* **TEXTE**:
Commentaire de C. trav. Bruxelles, 15 juin 2016, R.G. 2015/AB/799
Mis en ligne le mardi 13 décembre 2016
Cour du travail de Bruxelles, 15 juin 2016, R.G. 2015/AB/799
Terra Laboris
Dans un arrêt du 15 juin 2016, la Cour du travail de Bruxelles reprend les règles en matière d’interruption de la prescription de l’action relative à l’indemnisation d’un accident du travail : la procédure introduite en droit commun est une cause spécifique d’interruption et la durée de celle-ci vaut pour toute la procédure, jusqu’à la décision judiciaire.
Les faits
Suite à un accident sur le chemin du travail survenu en novembre 1976, la victime reçoit en juin 1982 un projet d’accord-indemnité fixant, outre l’incapacité temporaire, une incapacité permanente de 8% à partir d’une date de consolidation déterminée. L’intéressé ne marque pas accord et il ne signe pas le projet qui lui a été adressé.
L’accident étant par ailleurs un accident de la circulation, une procédure est menée devant le tribunal de police. L’assureur-loi ainsi que l’intéressé se constituent partie civile. Une condamnation provisionnelle est prononcée et un expert est désigné. Il clôture ses travaux en mai 1981. Suite à une contestation du rapport, un collège d’experts est désigné deux ans plus tard, qui dépose ses préliminaires en 1984. Le dossier reste en l’état, des conclusions définitives n’étant jamais prises, et ce jusqu’en juillet 2011, où l’intéressé a contacté l’assureur-loi demandant à être indemnisé dans le cadre de l’accident du travail. Il a été convoqué et en février 2013, un projet d’accord-indemnité lui est soumis, avec les mêmes conclusions que le premier. Il y a de nouveau refus et le tribunal du travail est saisi.
Dans un jugement du 16 février 2015, il admet qu’il n’y a pas prescription. Sur le fond, il entérine la proposition de l’assureur. Appel est interjeté par la victime. L’entreprise d’assurances forme pour sa part un appel incident concernant la prescription.

* **Lignes d'un jeu de données de raisonnement spatial**:
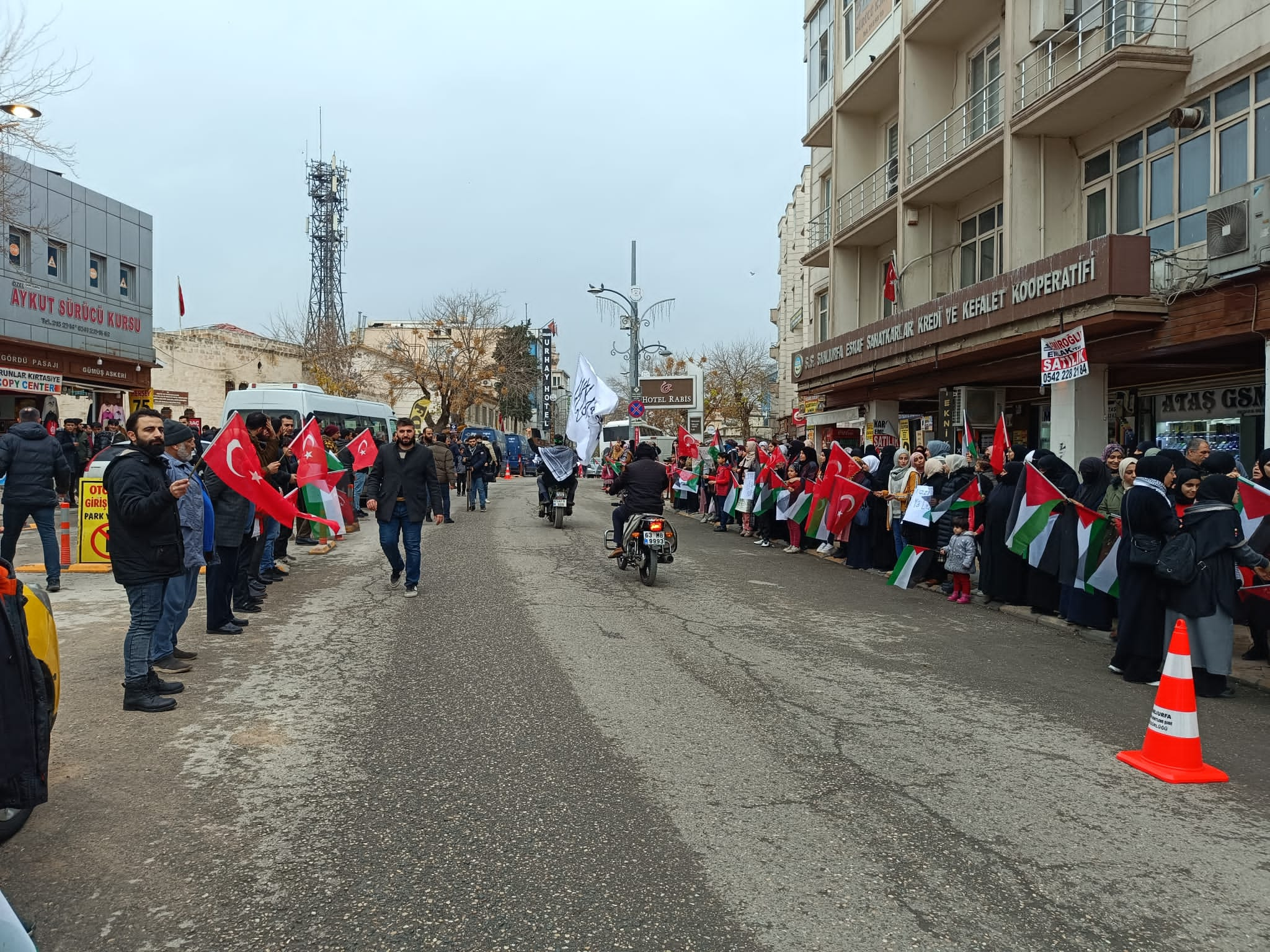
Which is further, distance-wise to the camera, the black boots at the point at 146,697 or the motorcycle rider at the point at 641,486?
the motorcycle rider at the point at 641,486

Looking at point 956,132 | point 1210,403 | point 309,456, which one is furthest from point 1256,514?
point 956,132

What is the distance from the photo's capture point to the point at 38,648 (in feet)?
14.6

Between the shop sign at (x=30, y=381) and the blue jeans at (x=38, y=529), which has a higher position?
the shop sign at (x=30, y=381)

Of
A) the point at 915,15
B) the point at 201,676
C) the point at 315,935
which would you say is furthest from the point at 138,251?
the point at 315,935

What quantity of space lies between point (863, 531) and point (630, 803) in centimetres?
1045

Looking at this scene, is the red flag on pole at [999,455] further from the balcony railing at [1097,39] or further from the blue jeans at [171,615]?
the blue jeans at [171,615]

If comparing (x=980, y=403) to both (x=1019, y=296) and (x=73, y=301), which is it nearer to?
(x=1019, y=296)

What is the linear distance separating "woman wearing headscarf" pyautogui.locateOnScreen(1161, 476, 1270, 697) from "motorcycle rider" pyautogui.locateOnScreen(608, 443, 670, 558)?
6.56 meters

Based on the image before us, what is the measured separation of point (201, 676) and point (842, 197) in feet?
79.7

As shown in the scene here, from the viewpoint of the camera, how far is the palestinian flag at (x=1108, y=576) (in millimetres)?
8984

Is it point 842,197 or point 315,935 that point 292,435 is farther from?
point 842,197

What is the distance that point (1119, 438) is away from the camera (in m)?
18.7

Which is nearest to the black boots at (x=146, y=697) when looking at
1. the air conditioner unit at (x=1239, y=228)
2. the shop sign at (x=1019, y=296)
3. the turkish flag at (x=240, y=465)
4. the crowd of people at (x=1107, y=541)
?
the turkish flag at (x=240, y=465)

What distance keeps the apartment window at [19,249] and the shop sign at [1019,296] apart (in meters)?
22.3
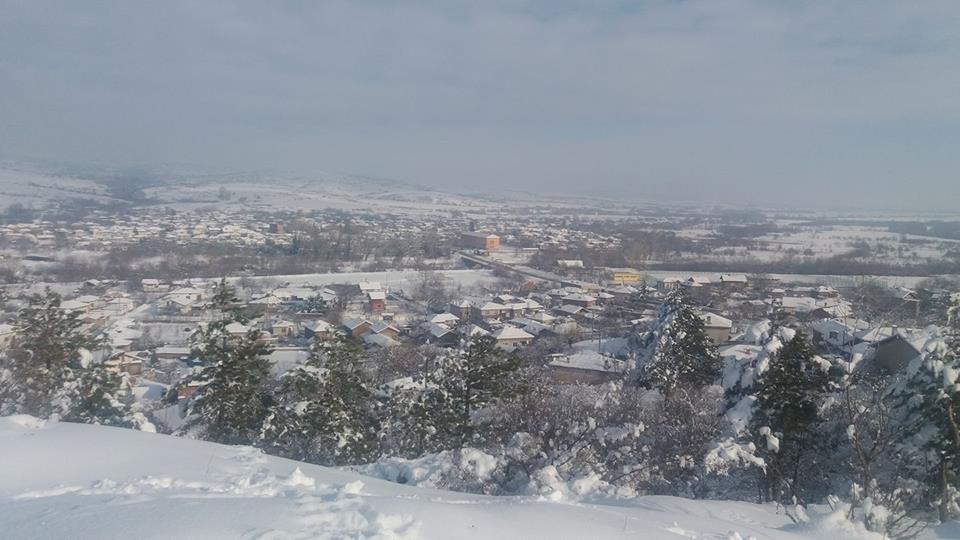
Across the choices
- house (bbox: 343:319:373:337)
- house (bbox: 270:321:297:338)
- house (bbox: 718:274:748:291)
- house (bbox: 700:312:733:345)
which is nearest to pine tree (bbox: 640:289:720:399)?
house (bbox: 700:312:733:345)

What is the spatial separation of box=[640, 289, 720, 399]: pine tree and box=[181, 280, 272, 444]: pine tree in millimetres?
6062

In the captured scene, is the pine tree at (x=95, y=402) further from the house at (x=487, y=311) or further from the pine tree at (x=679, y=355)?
the house at (x=487, y=311)

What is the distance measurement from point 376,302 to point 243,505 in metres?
19.8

* **TRAVAIL DEMANDÉ**:
A) Les affirmations suivantes concordent-elles avec le commentaire de l'arrêt ? Répondez à chacune par oui ou non, en citant à l'identique les mots du commentaire qui tranchent : (i) la victime a signé le premier projet d'accord-indemnité ; (ii) le collège d'experts a déposé ses préliminaires en 1984 ; (iii) le jugement du 16 février 2015 retient la prescription.
B) Pouvez-vous restituer mot pour mot le passage du commentaire de l'arrêt compris entre « L’accident étant par » et « travail est saisi. », ces deux bornes incluses ?
C) Pouvez-vous poursuivre le commentaire de l'arrêt de la Cour du travail de Bruxelles à partir de l'endroit où il s'arrête ?

* **LES RÉPONSES**:
A)
(i) Non : « L’intéressé ne marque pas accord et il ne signe pas le projet qui lui a été adressé. »
(ii) Oui : « un collège d’experts est désigné deux ans plus tard, qui dépose ses préliminaires en 1984. »
(iii) Non : « il admet qu’il n’y a pas prescription. »

B)
L’accident étant par ailleurs un accident de la circulation, une procédure est menée devant le tribunal de police. L’assureur-loi ainsi que l’intéressé se constituent partie civile. Une condamnation provisionnelle est prononcée et un expert est désigné. Il clôture ses travaux en mai 1981. Suite à une contestation du rapport, un collège d’experts est désigné deux ans plus tard, qui dépose ses préliminaires en 1984. Le dossier reste en l’état, des conclusions définitives n’étant jamais prises, et ce jusqu’en juillet 2011, où l’intéressé a contacté l’assureur-loi demandant à être indemnisé dans le cadre de l’accident du travail. Il a été convoqué et en février 2013, un projet d’accord-indemnité lui est soumis, avec les mêmes conclusions que le premier. Il y a de nouveau refus et le tribunal du travail est saisi.

C)
Décision de la cour
La cour reprend longuement la position du premier juge sur la question de la prescription de l’action, tenant compte de la constitution de partie civile devant le tribunal de police, procédure dans laquelle l’intéressé a réclamé la réparation de son dommage.
Se pose également la question de savoir si l’introduction de cette action lui a fait définitivement perdre le droit de réclamer une indemnisation en loi, étant qu’il a exercé son droit d’option, privilégiant la réparation en droit commun. Cette possibilité existait, en effet, à l’époque, le texte de la loi du 10 avril 1971 n’ayant été modifié sur la question que par une loi du 7 juillet 1978.
Pour la cour, qui rappelle les travaux préparatoires de cette dernière, les deux actions sont totalement indépendantes et l’assureur avait l’obligation de liquider les indemnités, chose qu’il n’a pas faite. La seule restriction imposée par la loi du 10 avril 1971 (art. 46 dans sa rédaction de l’époque) était qu’il ne pouvait y avoir cumul entre la réparation en droit commun et les indemnités légales. Or, dans la mesure où le tribunal de police n’a jamais statué à titre définitif sur le dommage, il n’y a jamais eu d’indemnisation.
Sur la prescription, il y a eu une proposition d’indemnisation faite par un courrier de février 2013. La cour rappelle le texte des articles 69 et 70 de la loi sur les accidents du travail, relatifs à la prescription. Son délai est de trois ans et elle peut être interrompue ou suspendue de manière ordinaire, de même que par une lettre recommandée à la poste ou une action en paiement du chef de l’accident, fondée sur une autre cause.
Ainsi, rappelant la doctrine (M. JOURDAN et S. REMOUCHAMPS, « L’accident (sur le chemin) du travail : déclaration – procédure – prescription », Kluwer 206, p. 195), la cour souligne que toute action en paiement d’indemnités fondée sur le droit commun interrompt la prescription de trois ans, et ce même si elle est intentée contre un tiers.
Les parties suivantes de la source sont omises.